When asked what the offer would mean for Canterbury’s Muslim community, Khan said it is part of the solidarity and support that has been shown to them since the Christchurch terror attacks, which claimed the lives of 51 people.
“Four months on … people still feel supported and they feel they’re still being remembered,” he added.
Sheikh Mohammed Amir, who is working closely with the local community, Saudi Arabia’s Embassy and its Ministry of Islamic Affairs to implement King Salman’s offer, said it will be available for those who had lost family members or been injured in the mosque attacks.

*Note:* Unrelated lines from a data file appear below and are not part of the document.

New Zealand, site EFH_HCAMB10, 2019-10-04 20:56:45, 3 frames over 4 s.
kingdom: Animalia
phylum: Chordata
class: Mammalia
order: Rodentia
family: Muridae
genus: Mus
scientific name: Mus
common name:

Canterbury’s Muslims are “very appreciative” of the offer, added Amir, who is chairman of the Islamic Scholars Board of New Zealand.
“I’ll say with full confidence that this will be a big relief for the deceased’s families, for the victims, for all those who’ve been injured and affected,” he said.
When asked how the organization of the pilgrimage is going, Amir said “so far, so good,” but added that it has been challenging without official records to track everyone down.
He said it is an honor and a responsibility to help organize the pilgrimage, which he has been helping to plan since the end of Ramadan. “People are very excited about it,” he added.
He said he believed that the king’s offer had been made to help people’s rehabilitation after the terror attacks.
“The community believes he’s going to contribute in building Christchurch and bringing people to a normal life,” Amir added.